İdlib’de ve özellikle Afrin’de çok güçlü ve etkili bir istihbarat ağı olduğu sürekli eylemler yapıldığı devamlı olarak söylenen, tekrarlanan bir sır! İçişleri Bakanı’nın “ayakkabı numaralarına kadar biliyoruz” dediğini de biliyoruz. O halde bu kadın nasıl oldu da Türkiye sınırından girdi, bin 176 Kilometrelik, 13 saate yakın süren istanbul yolunu aştı ve eylemini gerçekleştirebildi?

-Bunun yanıtı verilmeli.

Düzensiz ve kaçak göçmen cenneti!


Türkiye’de resmi rakamlarla göçmen sayısı ne kadar? İşte resmi açıklamalara göre, Suriyeli göçmen sayısı:

- 23 Eylül 2021 itibarıyla, 3 milyon 713 bin 344!

Diğer ülkelerden gelen göçmen ya da sığınmacı sayısı nedir peki:

-Resmi rakamlara göre 320 bin!

Halbuki, iddialar bu rakamların çok çok üzerinde; öyle ki açıklanan resmi rakamların iki katından bile çok daha yukarıda! Türkiye’deki Suriyeli sayısının 5.5-6 milyon düzeyinde olduğu, diğer sığınmacılarla birlikte toplamın ise 10 milyon civarında olduğu çeşitli çevrelerce dile getiriliyor!..

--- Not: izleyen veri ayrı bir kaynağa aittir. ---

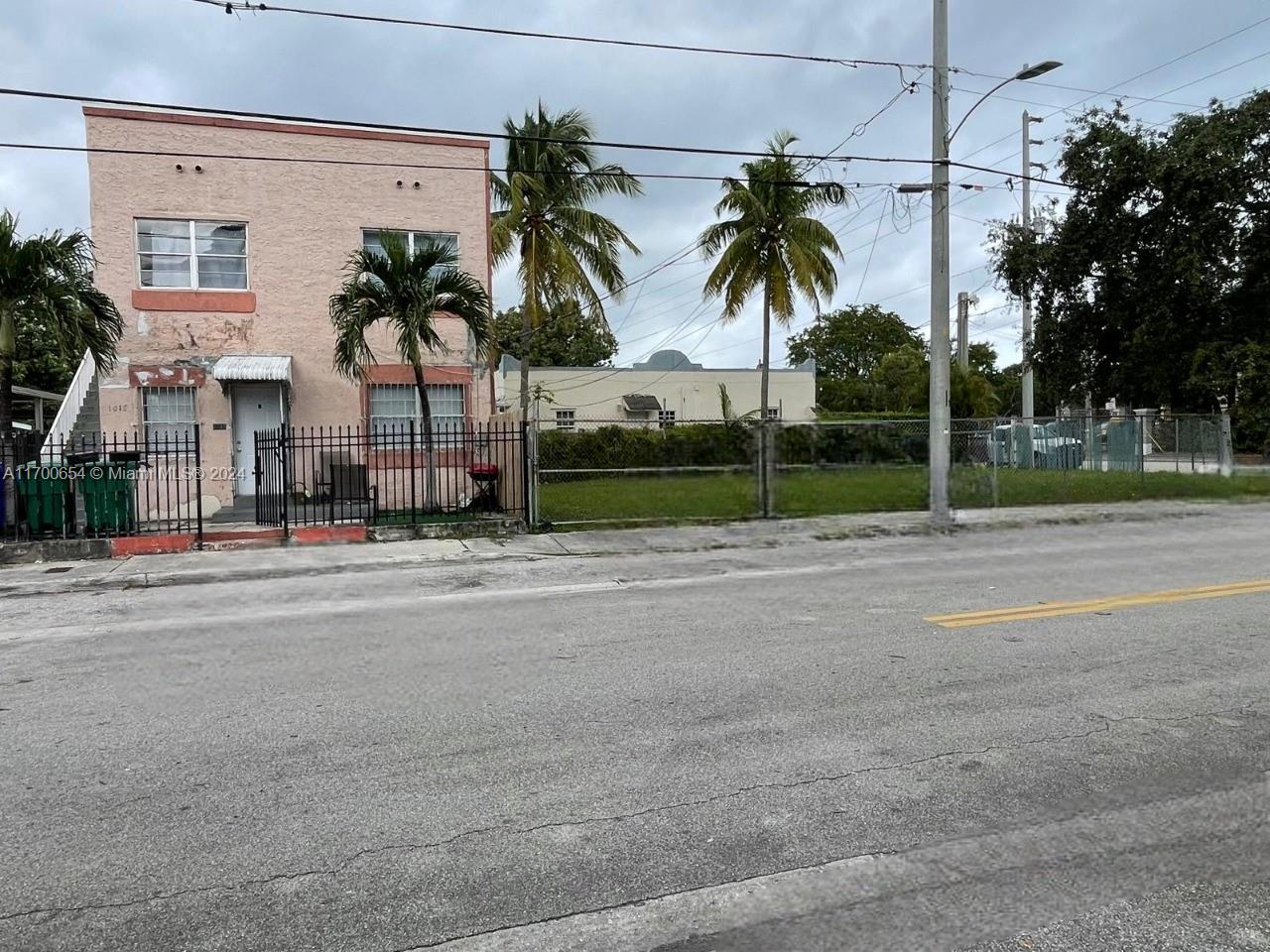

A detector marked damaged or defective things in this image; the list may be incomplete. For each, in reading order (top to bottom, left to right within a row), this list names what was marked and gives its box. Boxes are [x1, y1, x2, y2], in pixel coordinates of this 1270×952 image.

cracked asphalt road [2, 516, 1270, 948]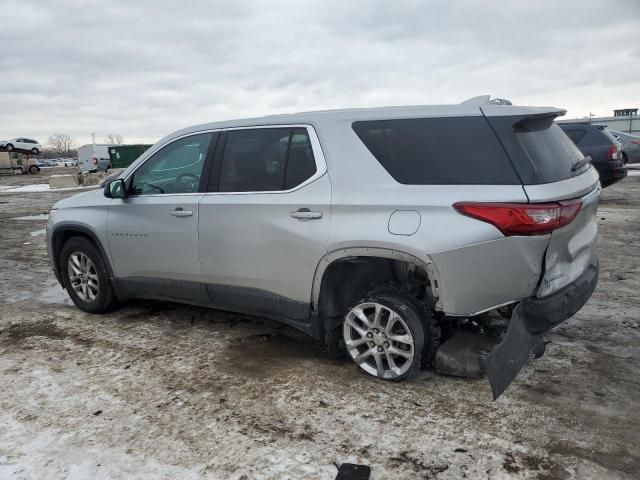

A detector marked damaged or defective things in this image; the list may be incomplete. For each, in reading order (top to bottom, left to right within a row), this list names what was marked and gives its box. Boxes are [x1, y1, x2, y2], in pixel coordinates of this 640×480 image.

detached bumper panel [482, 260, 596, 400]
damaged rear bumper [480, 258, 600, 398]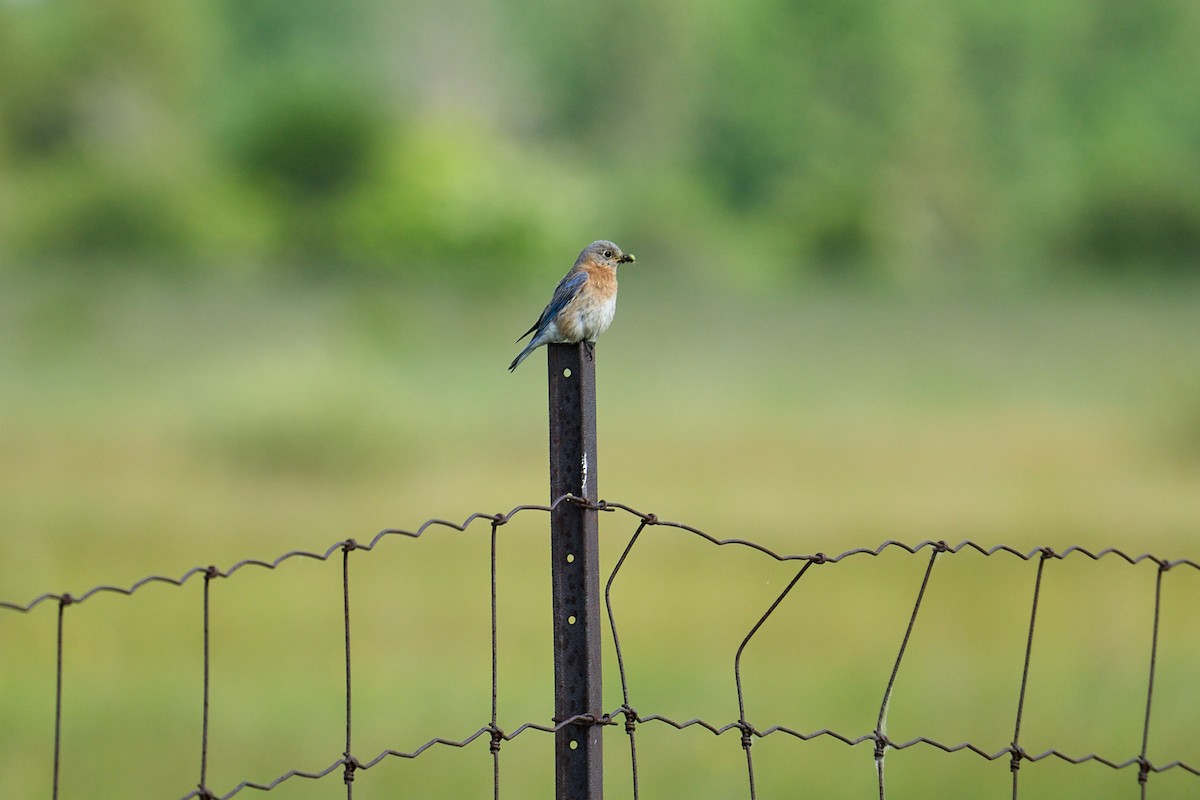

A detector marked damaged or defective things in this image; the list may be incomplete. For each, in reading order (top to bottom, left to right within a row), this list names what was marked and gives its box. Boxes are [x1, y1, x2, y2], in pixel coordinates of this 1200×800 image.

rusty metal post [549, 343, 604, 800]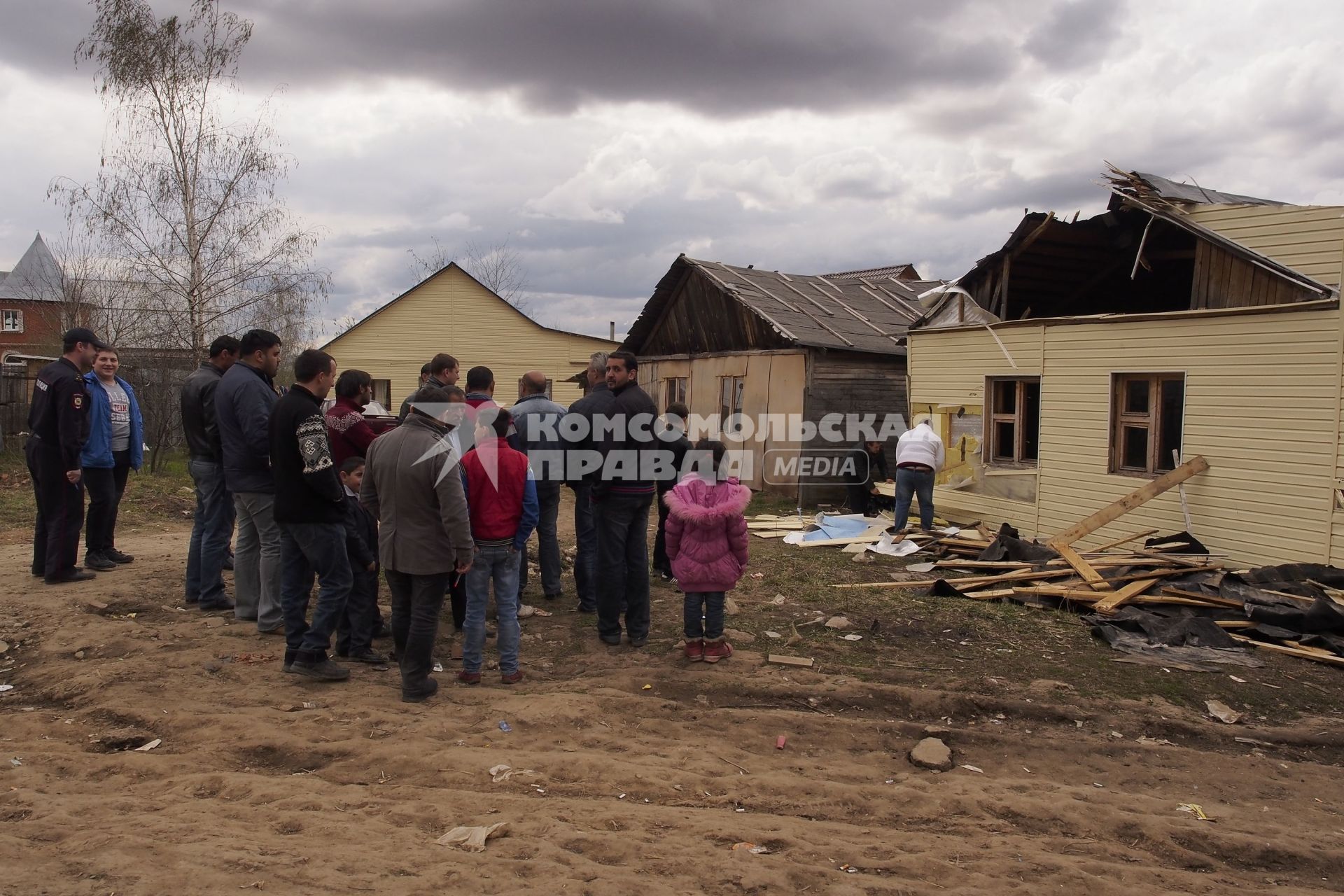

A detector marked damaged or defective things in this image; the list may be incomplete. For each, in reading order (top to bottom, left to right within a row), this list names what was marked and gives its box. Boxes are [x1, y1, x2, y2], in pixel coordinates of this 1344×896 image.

damaged house [619, 255, 935, 501]
damaged house [902, 171, 1344, 563]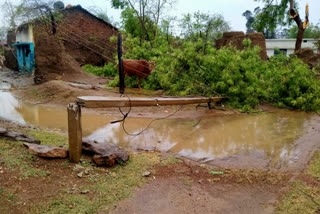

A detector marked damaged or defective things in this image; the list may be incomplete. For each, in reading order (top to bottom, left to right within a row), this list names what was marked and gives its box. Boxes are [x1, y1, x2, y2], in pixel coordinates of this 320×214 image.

damaged building [9, 3, 117, 83]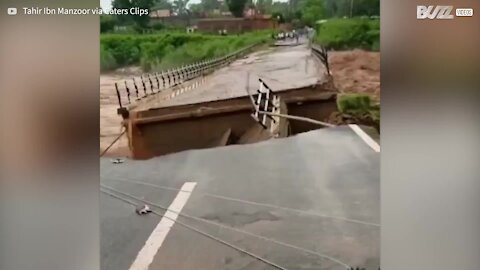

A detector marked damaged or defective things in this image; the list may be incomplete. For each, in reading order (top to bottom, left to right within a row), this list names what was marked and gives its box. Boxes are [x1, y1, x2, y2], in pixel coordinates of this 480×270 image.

damaged metal railing [115, 43, 258, 115]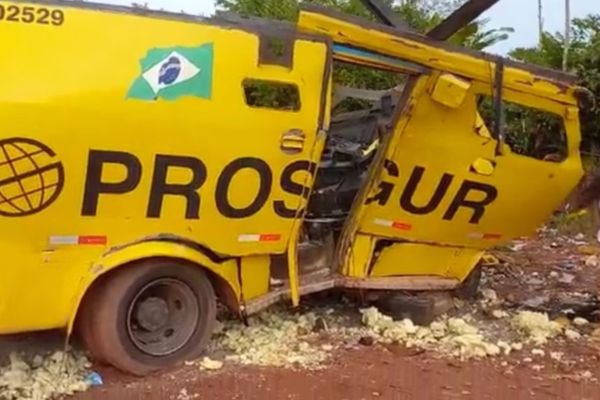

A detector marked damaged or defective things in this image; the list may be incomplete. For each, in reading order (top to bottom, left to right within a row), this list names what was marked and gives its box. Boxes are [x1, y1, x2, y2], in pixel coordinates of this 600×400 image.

rusted metal edge [302, 3, 580, 86]
rusted metal edge [426, 0, 502, 40]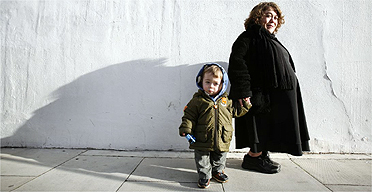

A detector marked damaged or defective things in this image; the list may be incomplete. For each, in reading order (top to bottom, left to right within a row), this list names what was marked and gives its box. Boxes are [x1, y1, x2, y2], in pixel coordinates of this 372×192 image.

cracked wall surface [1, 0, 370, 153]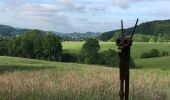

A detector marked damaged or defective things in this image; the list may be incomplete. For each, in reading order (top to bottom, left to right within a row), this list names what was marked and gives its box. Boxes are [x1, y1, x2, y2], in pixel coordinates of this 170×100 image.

rusty metal sculpture [116, 18, 139, 99]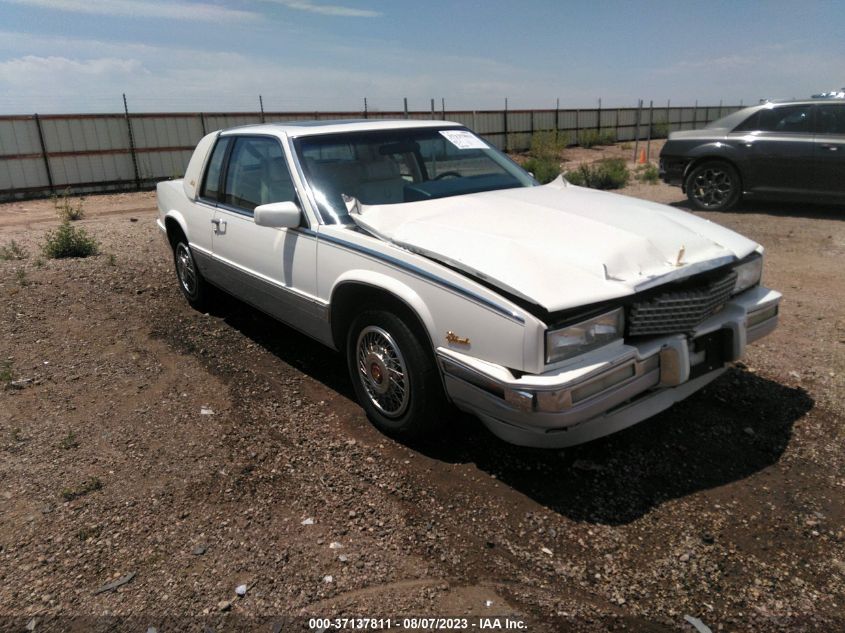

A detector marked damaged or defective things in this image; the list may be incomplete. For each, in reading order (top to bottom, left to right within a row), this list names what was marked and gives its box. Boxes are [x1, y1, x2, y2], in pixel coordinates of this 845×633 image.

crumpled hood [350, 180, 760, 312]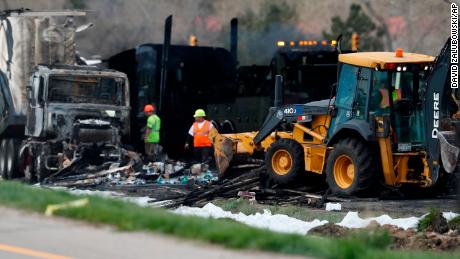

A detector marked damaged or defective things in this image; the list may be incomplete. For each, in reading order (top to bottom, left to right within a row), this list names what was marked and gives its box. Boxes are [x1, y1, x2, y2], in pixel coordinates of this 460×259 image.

burned semi truck [0, 9, 130, 182]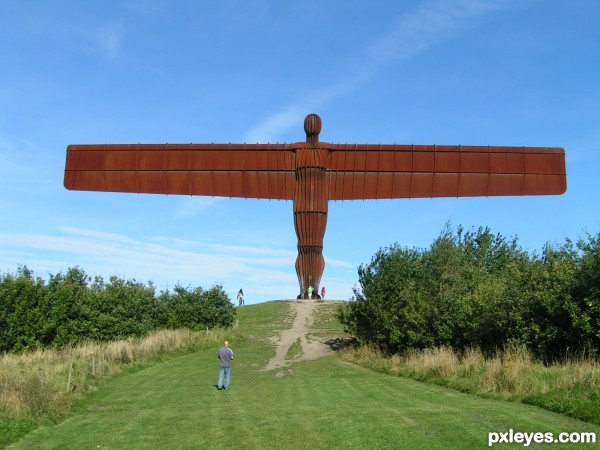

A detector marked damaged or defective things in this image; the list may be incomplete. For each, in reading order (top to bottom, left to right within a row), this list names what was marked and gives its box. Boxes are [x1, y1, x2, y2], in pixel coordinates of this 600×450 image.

rusted steel sculpture [65, 112, 568, 296]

Resmi rakamları doğru kabul etsek bile, Türkiye’nin bir kaçak göçmen ve sığınmacı cenneti olduğu, dünyanın kırmızı bültenle aranan mafya liderlerinin bile ülkemizi “güvenli liman” olarak tercih ettiği, aralarındaki kanlı hesaplaşmalarını bile İstanbul’un göbeğinde yaptıkları, Suriyelisinin, Afganının, Nijeryalısının, Sudanlısının birbirlerini kaçırdığı, fidye istediği, öldürdüğü adeta “Teksas” misali bir ülkede yaşadığımıza her Tanrı’nın günü gazetelerde, Tv’lerde tanık oluyoruz.

İşte, “ayakkabı numarasına kadar bildiğimiz” teröristler böyle “bereketli” bir ortam bulabildikleri için sınırlarımızdan girip, bin km’lik yolu aşıp istedikleri haltı yiyebiliyor, yabancı mafya liderleri ülkeyi uyuşturucu cennetine çevirebiliyorlar!

-Oy uğruna demografik yapımızın nasıl tarumar edildiği ise ayrı bir yazı konusu!